TASKS AND EXERCISES ▸
A – Write out the 9/11 decade essay from "The sun rises" to "of the decade.".
B – Condense the paragraph of the 9/11 decade essay that begins "Periodization is a central task" into two or three sentences, keeping its main points.

EXCERPT ▸

■ ■ ■ ■

The 9/11 Decade
by: Zach Dorfman on December 15th, 2009 | 9 Comments »

The sun rises over Manhattan, September 12th, 2001.
I grew up during the decade we are ready to leave behind.
I was seventeen years old, and a junior in high school, when Al Gore lost the presidency by judicial fiat. I remember reading excerpts from Bush v. Gore in the New York Times in the cafeteria, a place that I always thought I’d recall more for its unpleasant and strangely unidentifiable odors than for its role in the formation of my political consciousness. That was how my decade began: as a passive spectator, unable to vote, disturbed by the news that four men and a single woman had decided who the president was going to be. But that wasn’t really the start of the decade.
Periodization is a central task of the historian; it is as much a political decision as it is an academic one, and it always does violence to the unbroken continuity within which we live our lives. And it is an almost-noxious cliché to say that “everything changed” on September 11th, 2001, because, of course, everything didn’t. But it is true that so much did change in the days and weeks and months and years that followed, so much so that it seemed like time compressed and became denser and more foreboding, that it is easy now to look back at those burning towers and see a searing, vicious break with the past.
At least it was for me. I went to public high school in suburban Westchester County, New York, in a community where stockbroker’s kids sat next to the children of their hired help in math class; where affluenza co-existed with pernicious poverty; where I took for granted all that was given to me and the debt that I owed to so many for my comfortable, privileged, and altogether boring existence. I think about that a lot now, and my heart aches because I realize I wasted years where I could’ve been thanking my parents for all they gave to me and all that they strived for. I thank them now, but time cannot be recovered.

■ ■ ■ ■

EXCERPTED RECORDS ▸
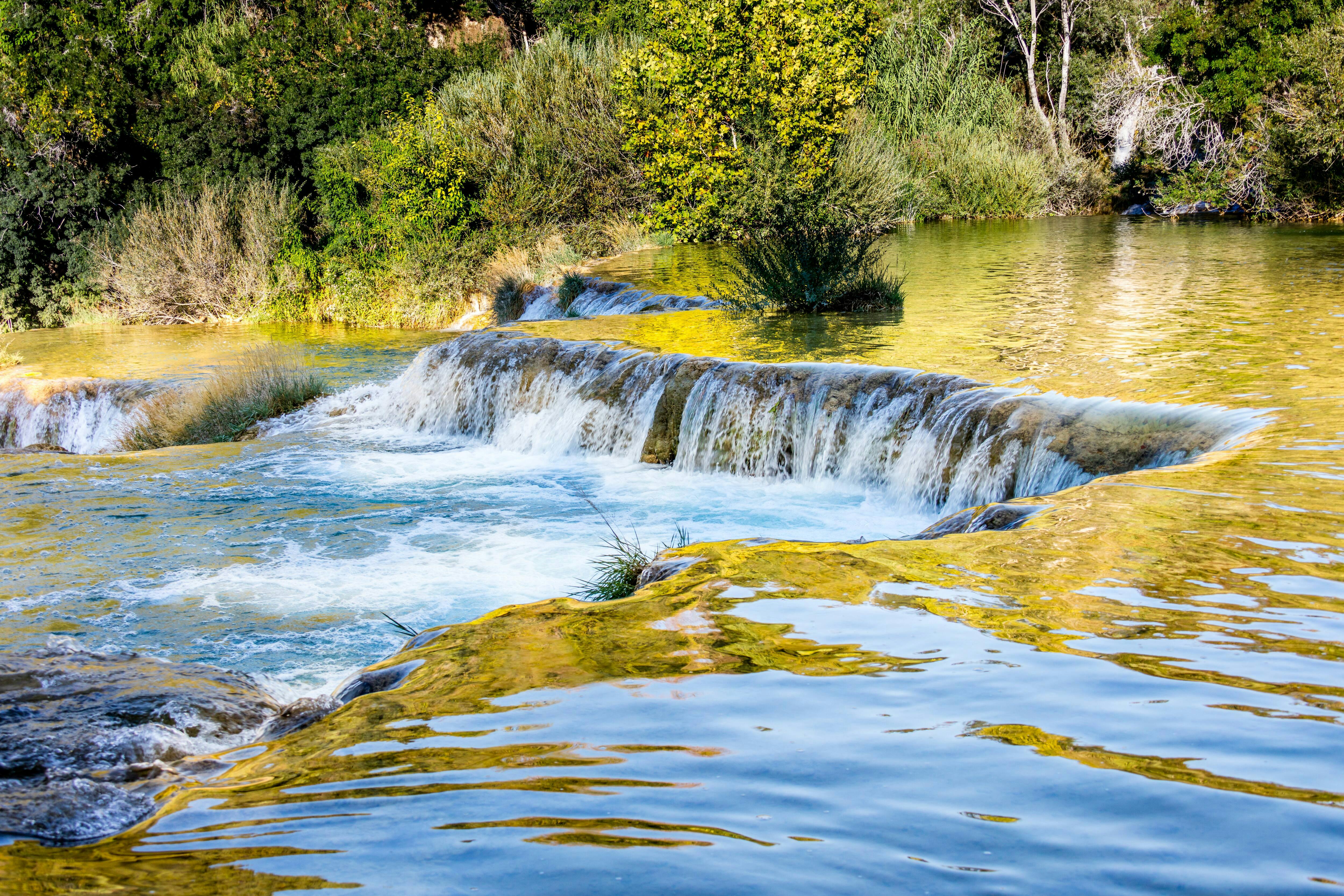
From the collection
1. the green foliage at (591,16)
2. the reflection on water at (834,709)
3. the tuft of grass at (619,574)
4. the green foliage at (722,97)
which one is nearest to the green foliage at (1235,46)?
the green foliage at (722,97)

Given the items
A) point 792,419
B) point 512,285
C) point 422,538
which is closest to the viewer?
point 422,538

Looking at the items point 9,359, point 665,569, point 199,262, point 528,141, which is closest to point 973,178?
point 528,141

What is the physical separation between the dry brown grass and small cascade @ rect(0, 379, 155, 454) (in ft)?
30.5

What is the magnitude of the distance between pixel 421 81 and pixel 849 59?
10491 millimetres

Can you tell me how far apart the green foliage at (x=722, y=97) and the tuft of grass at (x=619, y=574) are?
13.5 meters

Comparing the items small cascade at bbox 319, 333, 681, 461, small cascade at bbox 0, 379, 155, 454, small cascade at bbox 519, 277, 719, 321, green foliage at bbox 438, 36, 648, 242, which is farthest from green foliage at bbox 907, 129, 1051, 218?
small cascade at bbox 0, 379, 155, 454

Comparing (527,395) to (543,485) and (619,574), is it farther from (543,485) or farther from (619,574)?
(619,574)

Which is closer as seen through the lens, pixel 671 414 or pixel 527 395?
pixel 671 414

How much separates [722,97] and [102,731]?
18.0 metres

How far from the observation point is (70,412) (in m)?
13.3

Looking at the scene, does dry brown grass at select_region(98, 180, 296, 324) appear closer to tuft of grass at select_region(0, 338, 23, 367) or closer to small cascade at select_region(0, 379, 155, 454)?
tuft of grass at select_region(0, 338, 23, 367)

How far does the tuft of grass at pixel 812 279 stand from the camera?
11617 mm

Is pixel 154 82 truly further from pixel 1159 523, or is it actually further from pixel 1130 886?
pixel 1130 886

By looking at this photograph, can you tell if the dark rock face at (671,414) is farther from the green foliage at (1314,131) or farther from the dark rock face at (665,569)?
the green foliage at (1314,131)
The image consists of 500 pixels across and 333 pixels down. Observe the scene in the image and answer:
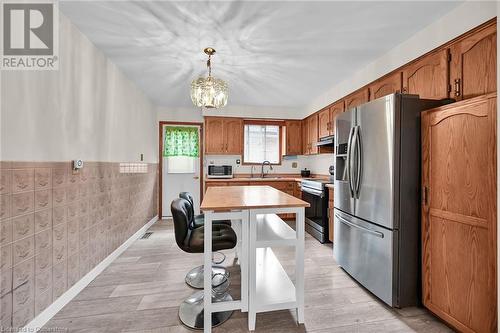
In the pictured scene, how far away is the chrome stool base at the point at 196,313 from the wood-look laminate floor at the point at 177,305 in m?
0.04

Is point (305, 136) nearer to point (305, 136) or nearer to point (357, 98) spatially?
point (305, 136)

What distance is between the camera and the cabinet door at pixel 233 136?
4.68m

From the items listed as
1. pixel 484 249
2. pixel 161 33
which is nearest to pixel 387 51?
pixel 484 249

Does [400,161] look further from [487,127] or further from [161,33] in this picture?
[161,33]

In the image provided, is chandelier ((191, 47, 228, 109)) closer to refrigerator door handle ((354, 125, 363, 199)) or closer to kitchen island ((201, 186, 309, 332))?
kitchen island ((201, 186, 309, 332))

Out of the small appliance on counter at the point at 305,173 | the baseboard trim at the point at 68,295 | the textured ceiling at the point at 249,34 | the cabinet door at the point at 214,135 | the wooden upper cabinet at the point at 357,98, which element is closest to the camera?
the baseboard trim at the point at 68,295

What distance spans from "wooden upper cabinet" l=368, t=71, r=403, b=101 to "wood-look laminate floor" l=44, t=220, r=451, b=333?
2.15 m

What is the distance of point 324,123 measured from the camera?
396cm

■ ■ ■ ■

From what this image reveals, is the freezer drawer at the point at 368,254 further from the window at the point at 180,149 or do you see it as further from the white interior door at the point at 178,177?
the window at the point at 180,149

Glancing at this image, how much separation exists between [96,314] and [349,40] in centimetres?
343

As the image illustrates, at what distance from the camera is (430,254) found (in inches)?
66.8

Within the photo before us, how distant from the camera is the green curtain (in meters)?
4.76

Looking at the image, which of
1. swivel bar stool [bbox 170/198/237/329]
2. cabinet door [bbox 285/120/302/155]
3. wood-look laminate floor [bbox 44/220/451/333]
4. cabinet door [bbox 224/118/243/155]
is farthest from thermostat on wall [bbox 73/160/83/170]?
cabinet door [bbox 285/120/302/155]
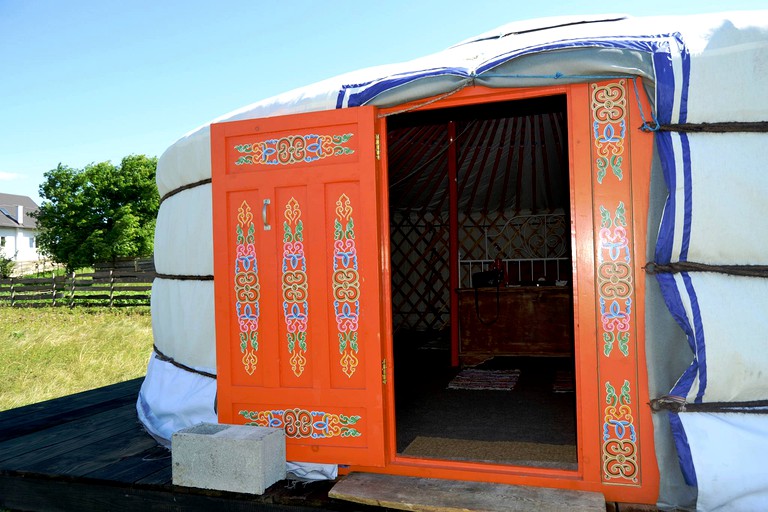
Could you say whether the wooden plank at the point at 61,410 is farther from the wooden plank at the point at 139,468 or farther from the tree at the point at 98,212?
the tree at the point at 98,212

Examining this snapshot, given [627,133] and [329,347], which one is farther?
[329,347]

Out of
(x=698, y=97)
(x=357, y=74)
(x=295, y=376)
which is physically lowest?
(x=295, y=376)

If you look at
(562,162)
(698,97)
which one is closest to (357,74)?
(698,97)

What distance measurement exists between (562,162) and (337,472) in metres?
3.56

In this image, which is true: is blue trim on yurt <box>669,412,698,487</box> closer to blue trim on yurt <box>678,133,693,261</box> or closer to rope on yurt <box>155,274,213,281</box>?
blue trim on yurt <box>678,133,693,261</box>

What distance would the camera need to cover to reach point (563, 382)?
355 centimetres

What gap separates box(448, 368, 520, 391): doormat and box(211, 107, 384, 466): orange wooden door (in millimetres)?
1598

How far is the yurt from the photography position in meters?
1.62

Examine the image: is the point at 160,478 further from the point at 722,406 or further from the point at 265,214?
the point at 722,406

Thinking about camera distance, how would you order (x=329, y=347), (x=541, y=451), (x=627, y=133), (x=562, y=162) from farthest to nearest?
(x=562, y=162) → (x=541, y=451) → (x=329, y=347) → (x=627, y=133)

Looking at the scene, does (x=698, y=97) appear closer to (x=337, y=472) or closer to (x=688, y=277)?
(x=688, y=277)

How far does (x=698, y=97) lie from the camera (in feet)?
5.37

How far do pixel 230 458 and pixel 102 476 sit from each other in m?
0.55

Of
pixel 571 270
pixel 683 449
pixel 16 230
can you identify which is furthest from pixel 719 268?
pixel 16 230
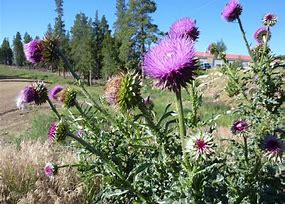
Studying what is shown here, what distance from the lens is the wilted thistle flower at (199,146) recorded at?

■ ■ ■ ■

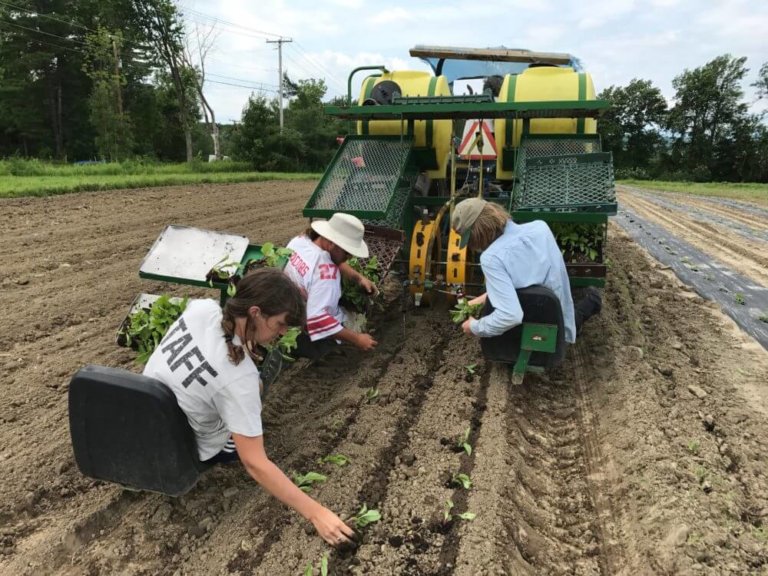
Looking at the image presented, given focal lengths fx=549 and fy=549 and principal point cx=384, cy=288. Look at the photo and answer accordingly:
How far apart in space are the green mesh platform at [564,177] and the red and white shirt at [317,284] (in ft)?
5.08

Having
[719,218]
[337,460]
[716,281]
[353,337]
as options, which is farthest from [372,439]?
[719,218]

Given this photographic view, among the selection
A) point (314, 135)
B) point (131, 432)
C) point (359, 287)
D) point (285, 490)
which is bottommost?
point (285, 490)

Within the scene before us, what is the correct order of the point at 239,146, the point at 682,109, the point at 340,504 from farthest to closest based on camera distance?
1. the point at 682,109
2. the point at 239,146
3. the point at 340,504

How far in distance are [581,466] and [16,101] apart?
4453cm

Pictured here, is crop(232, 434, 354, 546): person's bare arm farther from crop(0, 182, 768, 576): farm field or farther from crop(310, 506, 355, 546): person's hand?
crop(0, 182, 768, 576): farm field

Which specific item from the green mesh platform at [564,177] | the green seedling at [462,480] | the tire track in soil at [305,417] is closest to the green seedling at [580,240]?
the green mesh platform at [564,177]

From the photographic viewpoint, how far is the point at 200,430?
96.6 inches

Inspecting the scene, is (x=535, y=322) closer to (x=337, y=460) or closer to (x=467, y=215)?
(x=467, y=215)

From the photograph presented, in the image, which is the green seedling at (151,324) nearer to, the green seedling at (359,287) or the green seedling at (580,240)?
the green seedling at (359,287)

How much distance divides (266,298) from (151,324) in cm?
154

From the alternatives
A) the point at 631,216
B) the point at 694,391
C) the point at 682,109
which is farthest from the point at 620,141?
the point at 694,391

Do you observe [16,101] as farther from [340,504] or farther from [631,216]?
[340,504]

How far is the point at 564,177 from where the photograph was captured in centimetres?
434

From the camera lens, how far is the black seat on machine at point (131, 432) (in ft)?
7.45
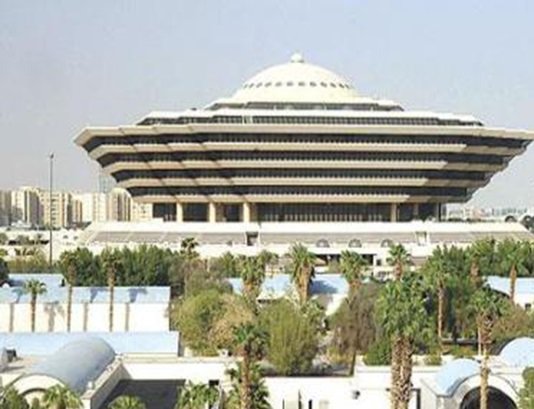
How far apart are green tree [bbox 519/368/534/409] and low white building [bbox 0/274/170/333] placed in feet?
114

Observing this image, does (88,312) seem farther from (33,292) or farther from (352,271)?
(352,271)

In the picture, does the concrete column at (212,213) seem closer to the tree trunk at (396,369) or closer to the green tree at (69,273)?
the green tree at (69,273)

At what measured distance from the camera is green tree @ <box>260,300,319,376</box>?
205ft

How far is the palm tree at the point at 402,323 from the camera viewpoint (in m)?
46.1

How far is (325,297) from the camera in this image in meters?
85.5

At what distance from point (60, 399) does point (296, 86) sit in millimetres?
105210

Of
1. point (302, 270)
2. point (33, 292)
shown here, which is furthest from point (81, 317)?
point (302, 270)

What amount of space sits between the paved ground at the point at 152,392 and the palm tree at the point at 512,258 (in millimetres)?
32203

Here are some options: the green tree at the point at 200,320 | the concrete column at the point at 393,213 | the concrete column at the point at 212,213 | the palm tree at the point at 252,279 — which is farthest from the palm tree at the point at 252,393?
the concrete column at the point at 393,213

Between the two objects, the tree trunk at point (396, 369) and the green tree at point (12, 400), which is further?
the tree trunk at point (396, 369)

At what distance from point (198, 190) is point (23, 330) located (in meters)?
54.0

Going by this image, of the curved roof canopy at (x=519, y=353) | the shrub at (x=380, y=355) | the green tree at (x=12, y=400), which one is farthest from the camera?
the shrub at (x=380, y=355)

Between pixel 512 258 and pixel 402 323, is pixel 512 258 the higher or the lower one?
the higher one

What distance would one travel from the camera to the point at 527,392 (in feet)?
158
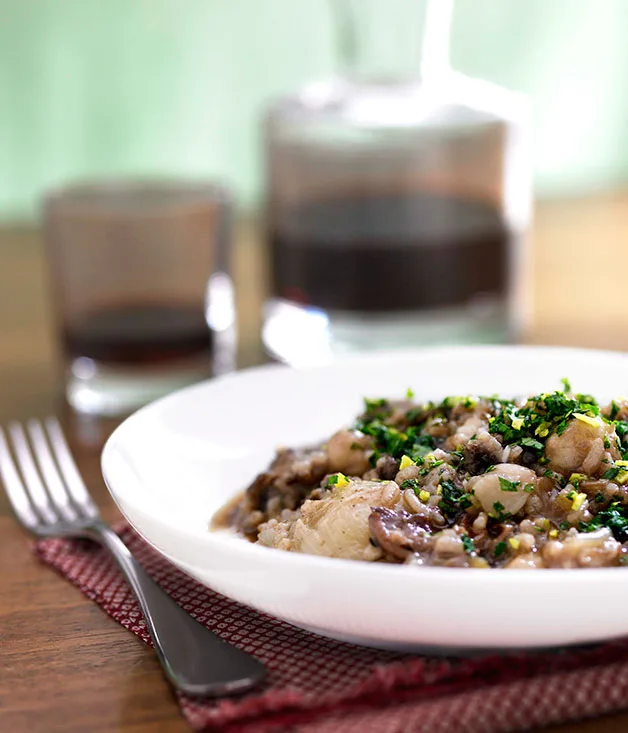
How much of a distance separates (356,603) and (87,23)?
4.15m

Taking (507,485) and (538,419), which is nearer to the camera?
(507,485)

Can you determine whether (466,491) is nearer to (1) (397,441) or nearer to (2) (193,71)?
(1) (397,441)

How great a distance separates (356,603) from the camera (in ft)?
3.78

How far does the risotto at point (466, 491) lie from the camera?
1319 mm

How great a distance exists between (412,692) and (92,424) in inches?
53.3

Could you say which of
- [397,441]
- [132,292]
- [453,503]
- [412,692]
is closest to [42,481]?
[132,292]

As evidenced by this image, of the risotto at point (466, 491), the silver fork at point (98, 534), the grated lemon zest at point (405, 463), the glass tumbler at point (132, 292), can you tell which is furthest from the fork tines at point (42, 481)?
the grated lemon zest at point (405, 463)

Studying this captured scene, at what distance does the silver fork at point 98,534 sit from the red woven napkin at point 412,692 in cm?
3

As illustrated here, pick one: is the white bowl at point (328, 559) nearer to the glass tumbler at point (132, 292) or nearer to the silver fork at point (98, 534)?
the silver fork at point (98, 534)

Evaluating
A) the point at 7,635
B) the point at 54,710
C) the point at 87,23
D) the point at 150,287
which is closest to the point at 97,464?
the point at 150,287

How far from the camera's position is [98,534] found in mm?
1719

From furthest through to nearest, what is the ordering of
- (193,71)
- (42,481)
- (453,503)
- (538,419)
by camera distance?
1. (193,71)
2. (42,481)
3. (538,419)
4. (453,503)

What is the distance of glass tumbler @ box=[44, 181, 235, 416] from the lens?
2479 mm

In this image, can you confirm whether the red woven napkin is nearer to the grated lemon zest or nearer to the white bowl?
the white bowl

■ ■ ■ ■

SOLUTIONS TO THE PROBLEMS ▸
A –
The sun rises over Manhattan, September 12th, 2001.
I grew up during the decade we are ready to leave behind.
I was seventeen years old, and a junior in high school, when Al Gore lost the presidency by judicial fiat. I remember reading excerpts from Bush v. Gore in the New York Times in the cafeteria, a place that I always thought I’d recall more for its unpleasant and strangely unidentifiable odors than for its role in the formation of my political consciousness. That was how my decade began: as a passive spectator, unable to vote, disturbed by the news that four men and a single woman had decided who the president was going to be. But that wasn’t really the start of the decade.

B – Periodization, a central task of the historian, is as much a political decision as an academic one, and it always does violence to the unbroken continuity of life. Saying "everything changed" on September 11th, 2001, is a cliché, since everything didn't. Still, so much changed in the following days, weeks, months and years that time seemed compressed, denser and more foreboding, which makes it easy to look back at the burning towers as a searing break with the past.